“其实……”
叶如娇开口,声音不大,但大家都看了过来,“我怀孕了,不能喝酒。”
空气安静了一秒。
下班时间刚到九点,大家都没急着走。孙兆云难得大方一回,让厨房留了几个菜,再加上从外面叫的几个硬菜,拼了两张大桌子,就摆在收拾干净的后厨大厅里。
“来来来,都坐都坐!”
孙兆云招呼着,脸上带着点不自在的笑,“今儿是小邓拜师的日子,咱们简单吃个饭,热闹热闹。”
“孙老大,您这还叫简单啊?”
熬添啓看着桌上摆得满满当当的菜,眼睛都直了,“这规格,赶上年夜饭了!”
“少废话!”
孙兆云瞪他一眼,“赶紧坐下,就你话多!”
叶如娇也来了。她本来没打算参加,但下午在面点间干活的时候,听着王淑英他们热火朝天地讨论拜师宴的事,心里那股想融入其中的冲动就压不住了。
反正振宇也不在……她给自己找了个理由,一个人回家也是对着空房子。
她换下了工作服,穿了件简单的米色针织裙,头发松松地扎在脑后,看着清爽又温柔。
“娇娇也来啦!”
王淑英第一个看见她,热情地招手,“快来坐我旁边!”
叶如娇笑着走过去坐下。环顾四周,白天齐正小心翼翼地扶着刘庆娟落座,花胜男在和邓凯开玩笑,田艳香在摆碗筷,刘梦贺在开啤酒……每个人脸上都带着笑,那种发自内心的、不带任何算计的笑。
这种感觉……真好。叶如娇心里涌起一股暖流。
人到齐了,菜也上齐了。孙兆云站起来,清了清嗓子。
“那个……今儿是小邓拜师的日子。本来我想着,现在都什么年代了,不兴这套了。但这孩子非要坚持,说这是规矩。”
他看向邓凯,“小邓,你想好了?”
邓凯站起来,腰杆挺得笔直:“师父,我想好了!”
孙兆云点点头:“那行,按咱们这行的老规矩——敬茶、跪拜、磕头。能做到吗?”
“能!”
邓凯声音洪亮。
刘梦贺早就准备好了一个蒲团,放在孙兆云面前。
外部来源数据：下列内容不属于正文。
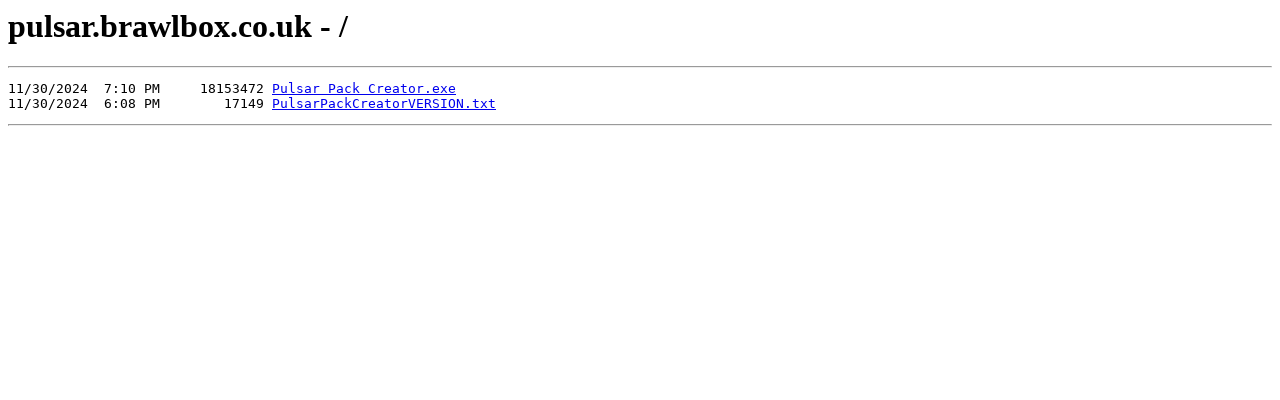

--- FILE ---
content_type: text/html; charset=UTF-8
request_url: http://pulsar.brawlbox.co.uk/
body_size: 348
content:
<html><head><title>pulsar.brawlbox.co.uk - /</title></head><body><H1>pulsar.brawlbox.co.uk - /</H1><hr>

<pre>11/30/2024  7:10 PM     18153472 <A HREF="/Pulsar%20Pack%20Creator.exe">Pulsar Pack Creator.exe</A><br>11/30/2024  6:08 PM        17149 <A HREF="/PulsarPackCreatorVERSION.txt">PulsarPackCreatorVERSION.txt</A><br></pre><hr></body></html>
邓凯走过去,深吸一口气,然后——
“噗通”
一声,双膝跪地。
后厨里瞬间安静了。大家都看着这一幕,连最闹腾的熬添啓都没出声。
邓凯接过花胜男递来的茶杯,双手捧着,举过头顶:“师父,请喝茶!”
孙兆云接过茶杯,手有点抖。他喝了口茶,放下杯子,看着跪在地上的邓凯,眼神复杂。
这小子……是认真的。
“邓凯,”
他开口,声音比平时严肃,“今天你拜我为师,我收你这个徒弟。咱们这行,有句话叫‘一日为师,终身为父’。我不敢说能当你爹,但从今往后,我会把我这身本事,一点不藏地教给你。你也要答应我,好好学,好好干,别给咱们福满楼丢人。”
“师父放心!”
邓凯重重地磕了个头,“我一定好好学!绝不给您丢人!”
三个头磕完,孙兆云赶紧把他扶起来:“行了行了,起来吧。现在什么年代了,意思到了就行。”
“不行不行!”
熬添啓第一个跳出来,“孙老大,这才哪到哪啊!拜了师,那咱们这些师兄师姐,小邓不得挨个叫一遍?”
“对对对!”
刘梦贺起哄,“小邓,来,先叫一声‘师叔’听听!”
邓凯脸红了,但还是很认真地转身,对着熬添啓:“师……师叔。”
“哎!”
熬添啓乐得嘴都合不拢了,“这声师叔叫得舒服!来,师叔给你个红包!”
说着真从兜里掏出个小红包塞给邓凯。